:: EXERCISE OBJECTIVE ::
The data below should be retyped exactly, with the pictures left out.

:: DATASET EXTRACT ::
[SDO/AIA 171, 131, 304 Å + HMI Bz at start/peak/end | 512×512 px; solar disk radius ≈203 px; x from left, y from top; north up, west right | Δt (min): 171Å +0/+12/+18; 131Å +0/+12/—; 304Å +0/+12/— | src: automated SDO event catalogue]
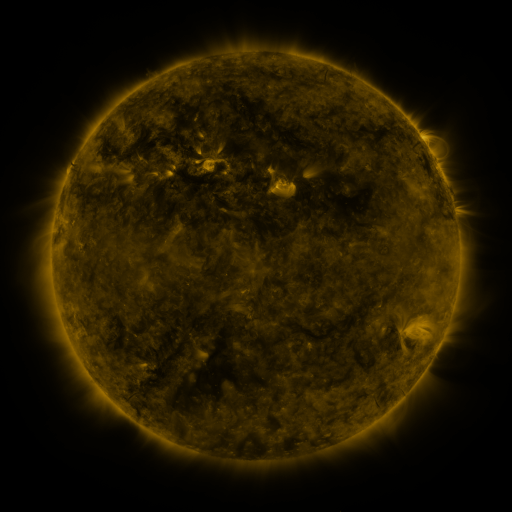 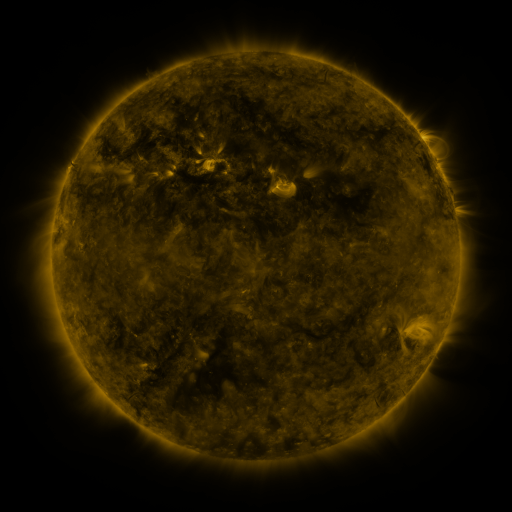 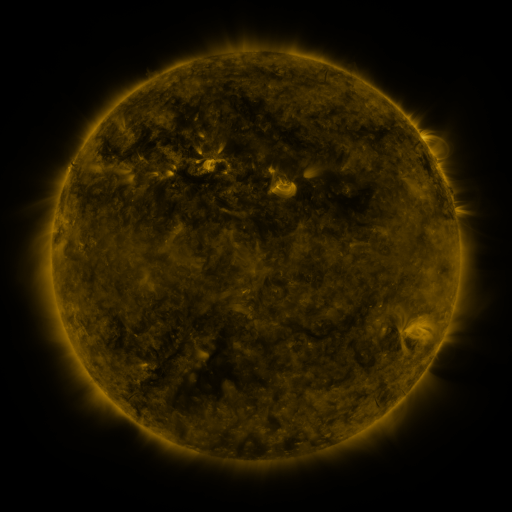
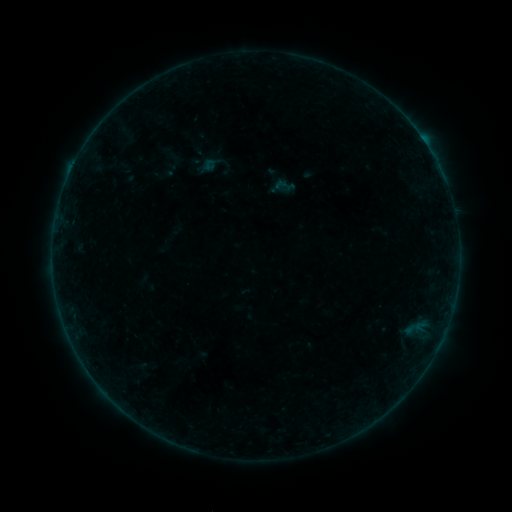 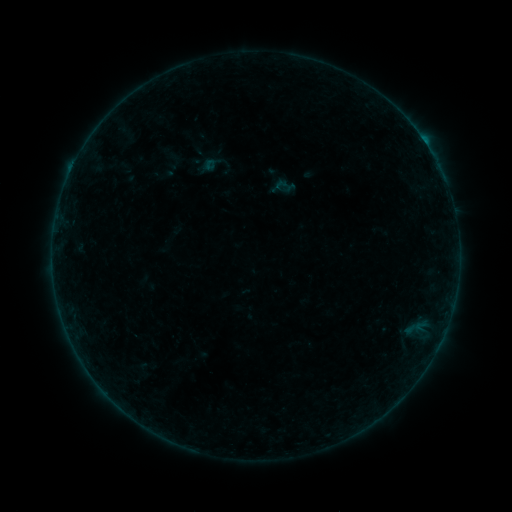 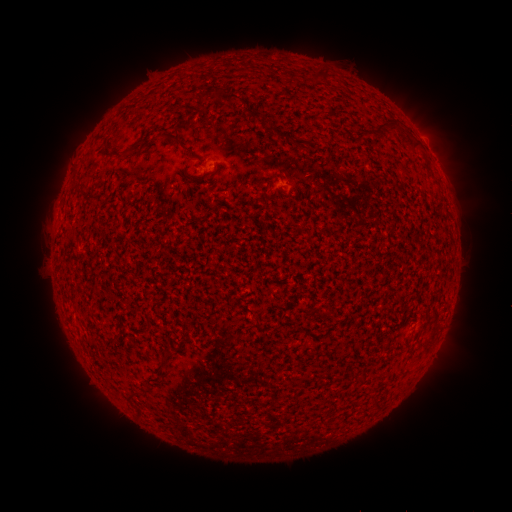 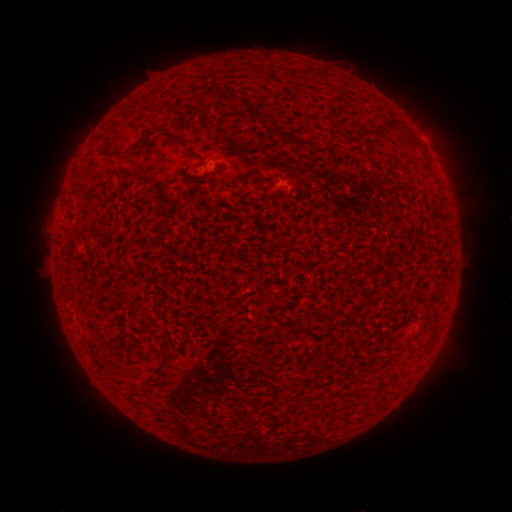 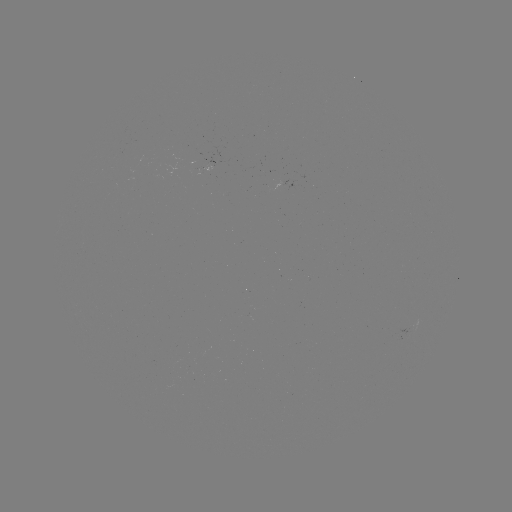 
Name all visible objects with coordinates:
B2.2 flare: (210, 165)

:: RESPONSE BELOW ::
[SDO/AIA 171, 131, 304 Å + HMI Bz at start/peak/end | 512×512 px; solar disk radius ≈203 px; x from left, y from top; north up, west right | Δt (min): 171Å +0/+12/+18; 131Å +0/+12/—; 304Å +0/+12/— | src: automated SDO event catalogue]
Name all visible objects with coordinates:
B2.2 flare: (210, 165)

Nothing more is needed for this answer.